_Listed entries:_
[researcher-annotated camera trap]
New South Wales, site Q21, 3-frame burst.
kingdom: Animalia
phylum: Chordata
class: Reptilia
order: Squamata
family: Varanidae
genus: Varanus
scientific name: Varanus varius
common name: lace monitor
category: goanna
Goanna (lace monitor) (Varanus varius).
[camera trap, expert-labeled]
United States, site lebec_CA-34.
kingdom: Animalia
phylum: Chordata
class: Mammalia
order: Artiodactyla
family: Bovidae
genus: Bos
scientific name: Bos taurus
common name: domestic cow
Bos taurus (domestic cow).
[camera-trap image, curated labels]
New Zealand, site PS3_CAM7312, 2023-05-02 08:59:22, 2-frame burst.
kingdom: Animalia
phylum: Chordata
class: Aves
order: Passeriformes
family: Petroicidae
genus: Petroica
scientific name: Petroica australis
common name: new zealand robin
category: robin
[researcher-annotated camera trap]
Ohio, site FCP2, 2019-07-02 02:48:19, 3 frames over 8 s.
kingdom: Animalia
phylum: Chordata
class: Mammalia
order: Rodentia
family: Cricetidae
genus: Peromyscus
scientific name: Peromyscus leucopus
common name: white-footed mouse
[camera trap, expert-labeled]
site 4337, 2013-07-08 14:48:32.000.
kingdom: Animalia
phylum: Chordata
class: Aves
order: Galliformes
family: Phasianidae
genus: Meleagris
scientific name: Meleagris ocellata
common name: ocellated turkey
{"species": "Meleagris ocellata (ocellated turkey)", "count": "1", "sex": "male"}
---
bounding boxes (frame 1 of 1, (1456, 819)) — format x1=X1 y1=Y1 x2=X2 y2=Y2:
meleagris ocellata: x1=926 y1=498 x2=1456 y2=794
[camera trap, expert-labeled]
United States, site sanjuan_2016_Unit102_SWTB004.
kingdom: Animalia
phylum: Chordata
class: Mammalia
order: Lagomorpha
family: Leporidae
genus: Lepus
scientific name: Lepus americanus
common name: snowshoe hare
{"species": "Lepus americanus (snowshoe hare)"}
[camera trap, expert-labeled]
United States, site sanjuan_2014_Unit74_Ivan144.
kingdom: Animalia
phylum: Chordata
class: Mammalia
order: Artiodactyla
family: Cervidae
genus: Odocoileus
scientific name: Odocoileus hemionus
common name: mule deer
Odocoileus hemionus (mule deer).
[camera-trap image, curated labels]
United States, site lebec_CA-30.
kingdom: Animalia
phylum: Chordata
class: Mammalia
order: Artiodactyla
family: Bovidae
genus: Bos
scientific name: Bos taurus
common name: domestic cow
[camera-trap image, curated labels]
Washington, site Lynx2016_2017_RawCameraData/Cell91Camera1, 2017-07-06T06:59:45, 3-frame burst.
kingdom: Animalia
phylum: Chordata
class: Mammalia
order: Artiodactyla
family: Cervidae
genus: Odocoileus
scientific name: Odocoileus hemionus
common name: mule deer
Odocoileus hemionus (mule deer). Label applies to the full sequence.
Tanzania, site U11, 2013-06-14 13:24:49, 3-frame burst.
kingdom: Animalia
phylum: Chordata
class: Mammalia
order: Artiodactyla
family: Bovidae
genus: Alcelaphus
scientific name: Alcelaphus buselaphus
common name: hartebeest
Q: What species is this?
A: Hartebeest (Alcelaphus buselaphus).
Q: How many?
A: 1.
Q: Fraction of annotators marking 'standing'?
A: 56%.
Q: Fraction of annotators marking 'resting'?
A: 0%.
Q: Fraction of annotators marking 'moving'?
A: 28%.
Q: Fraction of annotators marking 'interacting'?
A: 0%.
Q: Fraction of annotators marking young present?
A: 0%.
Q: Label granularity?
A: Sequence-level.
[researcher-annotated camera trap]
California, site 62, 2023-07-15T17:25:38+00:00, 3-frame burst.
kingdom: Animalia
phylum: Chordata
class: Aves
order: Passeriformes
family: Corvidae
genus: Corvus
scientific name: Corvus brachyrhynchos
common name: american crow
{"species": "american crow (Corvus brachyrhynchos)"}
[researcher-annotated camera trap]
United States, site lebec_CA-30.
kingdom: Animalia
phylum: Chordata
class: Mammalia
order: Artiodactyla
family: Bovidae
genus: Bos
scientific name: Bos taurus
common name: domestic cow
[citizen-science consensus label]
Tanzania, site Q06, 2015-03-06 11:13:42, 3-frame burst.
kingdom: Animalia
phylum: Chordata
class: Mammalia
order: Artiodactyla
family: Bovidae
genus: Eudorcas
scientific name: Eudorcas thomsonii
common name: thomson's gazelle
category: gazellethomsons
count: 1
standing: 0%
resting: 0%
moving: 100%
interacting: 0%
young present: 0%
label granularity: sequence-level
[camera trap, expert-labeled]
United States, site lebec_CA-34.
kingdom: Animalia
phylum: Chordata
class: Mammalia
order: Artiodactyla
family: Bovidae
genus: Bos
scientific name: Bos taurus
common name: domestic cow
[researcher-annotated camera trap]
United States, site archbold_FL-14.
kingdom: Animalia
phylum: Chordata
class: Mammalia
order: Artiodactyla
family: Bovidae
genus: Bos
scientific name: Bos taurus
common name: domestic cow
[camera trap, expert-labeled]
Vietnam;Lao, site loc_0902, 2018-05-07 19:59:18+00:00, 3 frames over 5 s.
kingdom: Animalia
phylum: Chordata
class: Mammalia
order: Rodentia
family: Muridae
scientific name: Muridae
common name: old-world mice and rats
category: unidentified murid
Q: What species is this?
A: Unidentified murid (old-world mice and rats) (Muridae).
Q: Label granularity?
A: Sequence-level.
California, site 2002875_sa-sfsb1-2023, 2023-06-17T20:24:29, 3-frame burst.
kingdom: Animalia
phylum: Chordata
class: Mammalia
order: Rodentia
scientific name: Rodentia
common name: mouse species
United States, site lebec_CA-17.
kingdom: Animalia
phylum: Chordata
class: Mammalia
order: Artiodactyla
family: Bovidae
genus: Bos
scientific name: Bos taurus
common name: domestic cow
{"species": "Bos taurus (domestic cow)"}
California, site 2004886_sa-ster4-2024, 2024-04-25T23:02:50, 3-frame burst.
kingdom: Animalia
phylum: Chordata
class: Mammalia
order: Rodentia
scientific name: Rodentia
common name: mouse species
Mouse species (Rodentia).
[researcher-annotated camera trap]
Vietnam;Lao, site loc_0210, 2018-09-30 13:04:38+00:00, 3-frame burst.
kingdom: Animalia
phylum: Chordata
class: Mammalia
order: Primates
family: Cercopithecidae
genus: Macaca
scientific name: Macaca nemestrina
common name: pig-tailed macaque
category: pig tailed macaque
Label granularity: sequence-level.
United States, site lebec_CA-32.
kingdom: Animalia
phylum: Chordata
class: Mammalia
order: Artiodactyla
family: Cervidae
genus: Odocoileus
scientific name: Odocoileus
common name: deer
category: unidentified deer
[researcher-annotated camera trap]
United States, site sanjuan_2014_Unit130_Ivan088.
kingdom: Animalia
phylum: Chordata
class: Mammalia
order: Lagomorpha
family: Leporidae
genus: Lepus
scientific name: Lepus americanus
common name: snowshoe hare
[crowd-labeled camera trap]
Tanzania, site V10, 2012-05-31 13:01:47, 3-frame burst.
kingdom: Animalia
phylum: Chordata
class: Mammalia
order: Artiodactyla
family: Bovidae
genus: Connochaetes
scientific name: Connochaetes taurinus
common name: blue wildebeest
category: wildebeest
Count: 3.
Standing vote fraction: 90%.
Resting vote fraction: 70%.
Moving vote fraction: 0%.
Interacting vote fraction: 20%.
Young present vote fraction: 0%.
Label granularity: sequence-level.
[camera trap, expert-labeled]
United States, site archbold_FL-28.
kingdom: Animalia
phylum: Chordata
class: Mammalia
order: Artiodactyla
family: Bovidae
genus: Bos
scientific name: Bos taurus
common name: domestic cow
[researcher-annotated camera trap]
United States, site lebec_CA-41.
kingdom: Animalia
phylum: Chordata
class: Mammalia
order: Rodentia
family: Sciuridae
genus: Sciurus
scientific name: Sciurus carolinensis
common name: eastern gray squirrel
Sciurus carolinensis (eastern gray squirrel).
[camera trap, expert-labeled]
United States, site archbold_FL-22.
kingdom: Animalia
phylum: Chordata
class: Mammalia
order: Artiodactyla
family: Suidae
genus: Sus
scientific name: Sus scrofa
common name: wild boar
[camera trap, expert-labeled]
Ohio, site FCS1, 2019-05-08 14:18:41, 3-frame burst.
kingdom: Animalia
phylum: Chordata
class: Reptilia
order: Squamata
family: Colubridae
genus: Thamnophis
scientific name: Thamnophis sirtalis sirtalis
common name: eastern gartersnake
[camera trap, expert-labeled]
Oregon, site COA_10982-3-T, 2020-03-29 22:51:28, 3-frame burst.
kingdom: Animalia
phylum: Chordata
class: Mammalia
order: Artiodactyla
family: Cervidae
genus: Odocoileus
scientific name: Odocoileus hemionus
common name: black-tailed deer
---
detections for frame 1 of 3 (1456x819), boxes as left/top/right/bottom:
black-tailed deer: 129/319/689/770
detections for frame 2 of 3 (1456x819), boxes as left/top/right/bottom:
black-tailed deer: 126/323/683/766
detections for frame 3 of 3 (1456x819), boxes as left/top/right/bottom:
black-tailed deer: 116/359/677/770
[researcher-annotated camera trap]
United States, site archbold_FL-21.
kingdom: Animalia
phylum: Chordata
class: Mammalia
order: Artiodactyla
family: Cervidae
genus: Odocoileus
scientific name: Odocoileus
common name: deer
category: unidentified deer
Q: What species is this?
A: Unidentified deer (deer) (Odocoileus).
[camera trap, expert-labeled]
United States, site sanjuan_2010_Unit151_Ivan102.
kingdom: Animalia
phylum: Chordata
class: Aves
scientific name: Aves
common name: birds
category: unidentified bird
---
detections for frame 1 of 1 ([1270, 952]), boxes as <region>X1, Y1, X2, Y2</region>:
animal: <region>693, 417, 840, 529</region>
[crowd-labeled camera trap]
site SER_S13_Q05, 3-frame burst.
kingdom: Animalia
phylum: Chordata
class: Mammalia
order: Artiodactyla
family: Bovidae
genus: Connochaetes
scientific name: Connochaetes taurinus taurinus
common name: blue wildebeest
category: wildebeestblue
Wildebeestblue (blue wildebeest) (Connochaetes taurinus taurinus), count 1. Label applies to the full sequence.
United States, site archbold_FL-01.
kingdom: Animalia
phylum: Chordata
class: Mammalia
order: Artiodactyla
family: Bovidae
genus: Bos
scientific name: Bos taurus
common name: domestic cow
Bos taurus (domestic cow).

_Aim of the exercise:_ The required output is the set of lines from the first line of the data through the line that contains "common name: white-footed mouse", transcribed exactly.

_Exercise solution:_
[researcher-annotated camera trap]
New South Wales, site Q21, 3-frame burst.
kingdom: Animalia
phylum: Chordata
class: Reptilia
order: Squamata
family: Varanidae
genus: Varanus
scientific name: Varanus varius
common name: lace monitor
category: goanna
Goanna (lace monitor) (Varanus varius).
[camera trap, expert-labeled]
United States, site lebec_CA-34.
kingdom: Animalia
phylum: Chordata
class: Mammalia
order: Artiodactyla
family: Bovidae
genus: Bos
scientific name: Bos taurus
common name: domestic cow
Bos taurus (domestic cow).
[camera-trap image, curated labels]
New Zealand, site PS3_CAM7312, 2023-05-02 08:59:22, 2-frame burst.
kingdom: Animalia
phylum: Chordata
class: Aves
order: Passeriformes
family: Petroicidae
genus: Petroica
scientific name: Petroica australis
common name: new zealand robin
category: robin
[researcher-annotated camera trap]
Ohio, site FCP2, 2019-07-02 02:48:19, 3 frames over 8 s.
kingdom: Animalia
phylum: Chordata
class: Mammalia
order: Rodentia
family: Cricetidae
genus: Peromyscus
scientific name: Peromyscus leucopus
common name: white-footed mouse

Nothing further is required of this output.